AMD: R8xx Speculation

Discussion in 'Architecture and Products' started by Shtal, Jul 19, 2008.

?

How soon will Nvidia respond with GT300 to upcoming ATI-RV870 lineup GPUs

Poll closed Oct 14, 2009.
  1. Within 1 or 2 weeks

    1 vote(s)
    0.6%
  2. Within a month

    5 vote(s)
    3.2%
  3. Within couple months

    28 vote(s)
    18.1%
  4. Very late this year

    52 vote(s)
    33.5%
  5. Not until next year

    69 vote(s)
    44.5%
  1. Arty

    Arty KEPLER
    Veteran

    Joined:
    Jun 16, 2005
    Messages:
    1,906
    Likes Received:
    55
    Juniper is the 180mm2 sku (probably the wafer they showed) and Cypress is supposed to be 300-350mm2, which obviously means Cypress is the highest end single chip solution.
     
  2. pjbliverpool

    pjbliverpool B3D Scallywag
    Legend

    Joined:
    May 8, 2005
    Messages:
    7,971
    Likes Received:
    1,458
    Location:
    Guess...
    Ah I see. And whats GT3xx supposed to be again? About 450mm2?

    I see what all the fuss is about if Cypress is a single chip solution then. GT3xx will indeed have to be very quick to make its size disadvantage worth it. And of course and X2 varient of Cypress could be extremely fast.
     
  3. Jawed

    Legend

    Joined:
    Oct 2, 2004
    Messages:
    11,018
    Likes Received:
    1,010
    Location:
    London
    Scatter isn't coherent across strands in any meaningful sense. Not only that, but scatter implies arbitrary write order to colliding addresses. D3D11 basically says you're on your own if you use colliding addresses from distinct strands. So there's no coherency to maintain, as far as I can tell.

    During normal pixel shading render back end (colour write, blend) operations happen in cluster memory associated with the TU/RBE. Fetching data from memory is no different from fetching a tile of texels, conceptually. Say the fetch is actioned through L2, which lives close to the MCs.

    Atomics are obviously different, because the memory system is explicitly told to serialise accesses to each given address (but not to serialise the entire set of all accesses by all strands). This functionality would stay outside of the clusters.

    I presume that if a kernel does a non-atomic read of an address at the same time as that address is a candidate for atomic updates by that kernel, then it's up to the programmer to fence these properly, otherwise suffer the consequences of indeterminate ordering.

    The key aspect to me is that a pixel shader is allowed to fetch data from its position in all render targets currently bound (8 distinct buffers + Z/stencil). This is logically the same as fetching from a set of non-compressed textures. The pixel shader is then able to update all of those buffers, again solely for its position.
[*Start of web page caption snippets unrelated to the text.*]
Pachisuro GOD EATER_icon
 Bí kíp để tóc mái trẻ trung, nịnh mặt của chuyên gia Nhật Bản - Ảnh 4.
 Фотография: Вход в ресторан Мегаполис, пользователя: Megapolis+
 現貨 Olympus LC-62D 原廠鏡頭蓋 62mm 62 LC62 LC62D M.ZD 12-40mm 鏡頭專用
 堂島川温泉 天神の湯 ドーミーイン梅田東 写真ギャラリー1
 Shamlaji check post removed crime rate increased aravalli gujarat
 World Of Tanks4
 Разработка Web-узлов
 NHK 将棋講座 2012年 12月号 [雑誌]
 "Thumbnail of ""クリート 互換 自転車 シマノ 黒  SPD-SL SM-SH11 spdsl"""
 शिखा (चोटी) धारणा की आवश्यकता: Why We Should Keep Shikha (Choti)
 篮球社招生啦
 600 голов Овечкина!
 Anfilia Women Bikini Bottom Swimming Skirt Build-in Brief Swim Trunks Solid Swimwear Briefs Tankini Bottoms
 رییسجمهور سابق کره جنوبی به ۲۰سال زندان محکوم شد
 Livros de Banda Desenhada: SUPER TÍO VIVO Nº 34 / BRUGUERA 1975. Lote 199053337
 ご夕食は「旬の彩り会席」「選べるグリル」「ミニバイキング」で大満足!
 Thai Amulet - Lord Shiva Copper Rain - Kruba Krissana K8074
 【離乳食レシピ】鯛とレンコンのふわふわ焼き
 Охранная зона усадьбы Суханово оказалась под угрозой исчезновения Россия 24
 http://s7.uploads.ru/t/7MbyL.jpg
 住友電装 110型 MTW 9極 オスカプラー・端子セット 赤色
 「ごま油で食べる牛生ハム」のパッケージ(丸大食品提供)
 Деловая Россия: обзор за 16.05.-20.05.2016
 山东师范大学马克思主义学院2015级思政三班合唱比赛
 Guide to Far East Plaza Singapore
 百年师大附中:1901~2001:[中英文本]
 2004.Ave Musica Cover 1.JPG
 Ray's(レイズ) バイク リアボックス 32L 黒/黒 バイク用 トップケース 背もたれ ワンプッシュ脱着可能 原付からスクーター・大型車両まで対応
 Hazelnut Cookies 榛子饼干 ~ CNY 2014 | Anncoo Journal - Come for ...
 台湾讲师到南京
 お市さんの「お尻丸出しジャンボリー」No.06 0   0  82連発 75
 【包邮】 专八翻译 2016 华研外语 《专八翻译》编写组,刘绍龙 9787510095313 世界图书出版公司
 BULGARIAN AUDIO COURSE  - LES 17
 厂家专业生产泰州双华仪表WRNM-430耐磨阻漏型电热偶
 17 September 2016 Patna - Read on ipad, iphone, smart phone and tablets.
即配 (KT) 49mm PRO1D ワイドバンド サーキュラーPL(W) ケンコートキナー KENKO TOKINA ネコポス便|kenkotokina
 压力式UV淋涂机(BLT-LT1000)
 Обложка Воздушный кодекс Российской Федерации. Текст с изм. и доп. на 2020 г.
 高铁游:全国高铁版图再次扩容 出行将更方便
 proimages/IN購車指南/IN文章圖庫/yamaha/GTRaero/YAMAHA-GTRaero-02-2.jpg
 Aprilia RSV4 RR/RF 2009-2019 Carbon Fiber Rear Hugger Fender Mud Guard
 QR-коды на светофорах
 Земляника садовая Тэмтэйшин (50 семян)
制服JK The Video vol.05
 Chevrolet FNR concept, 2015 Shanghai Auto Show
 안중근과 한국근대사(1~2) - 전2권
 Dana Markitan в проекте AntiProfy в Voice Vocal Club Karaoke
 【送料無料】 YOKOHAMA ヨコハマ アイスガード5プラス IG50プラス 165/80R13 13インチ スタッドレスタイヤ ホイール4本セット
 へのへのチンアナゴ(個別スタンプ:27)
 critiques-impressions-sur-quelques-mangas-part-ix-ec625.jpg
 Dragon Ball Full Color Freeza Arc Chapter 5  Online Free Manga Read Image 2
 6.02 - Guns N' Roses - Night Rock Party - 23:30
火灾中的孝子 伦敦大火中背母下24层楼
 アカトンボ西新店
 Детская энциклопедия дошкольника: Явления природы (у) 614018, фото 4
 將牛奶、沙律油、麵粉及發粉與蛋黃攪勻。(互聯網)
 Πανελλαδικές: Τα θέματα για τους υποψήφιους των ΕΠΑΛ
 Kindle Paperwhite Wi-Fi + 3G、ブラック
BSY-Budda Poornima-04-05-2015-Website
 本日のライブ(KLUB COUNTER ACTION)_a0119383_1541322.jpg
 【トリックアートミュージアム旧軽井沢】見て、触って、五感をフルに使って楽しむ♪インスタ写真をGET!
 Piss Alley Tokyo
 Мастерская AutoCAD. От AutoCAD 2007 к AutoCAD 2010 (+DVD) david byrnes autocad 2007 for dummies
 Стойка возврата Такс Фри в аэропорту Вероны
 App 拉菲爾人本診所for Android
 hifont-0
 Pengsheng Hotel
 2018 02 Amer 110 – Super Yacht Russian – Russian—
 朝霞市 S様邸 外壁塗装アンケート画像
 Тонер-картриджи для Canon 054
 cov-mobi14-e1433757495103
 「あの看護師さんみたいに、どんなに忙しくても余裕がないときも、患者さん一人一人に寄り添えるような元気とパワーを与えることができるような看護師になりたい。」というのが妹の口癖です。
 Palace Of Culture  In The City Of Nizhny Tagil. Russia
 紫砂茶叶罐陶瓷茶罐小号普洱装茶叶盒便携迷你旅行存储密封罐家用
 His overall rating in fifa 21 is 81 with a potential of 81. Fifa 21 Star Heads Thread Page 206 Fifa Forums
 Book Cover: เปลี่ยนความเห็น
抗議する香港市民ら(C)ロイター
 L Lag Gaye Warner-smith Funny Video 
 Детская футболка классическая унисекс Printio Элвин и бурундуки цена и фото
    These operations are a bit like reading/writing shared memory. I think it was Trinibwoy who suggested a while back that NVidia could do ROP processing in the multiprocessors using shared memory as a buffer.

    Currently, in ATI's architecture, shared memory is idle while pixel shading. It's only usable when running a compute kernel. So, LDS might be a candidate for this kind of usage.

    I suspect the more-stringent texture-filtering requirements of D3D11 might make ATI return to single cycle fp16 filtering, which then provides the precision required to perform 8-bit pixel blending at full speed.

    Z-test, hierarchical-Z, colour/z (de-)compression for render targets sounds like something that should stay close to the MCs. Clearly the tiled nature of rendering buffers makes it possible to separate the reading-from-memory/de-compression of buffers from the RBE operations and then the compression/writing-to-memory. These operations are all atomic at the tile level, and nominally only one cluster is performing atomic updates on any given tile. The question then becomes one of the added latencies that arise in moving render buffer data into clusters and then back. I'm not convinced the latencies matter, per se.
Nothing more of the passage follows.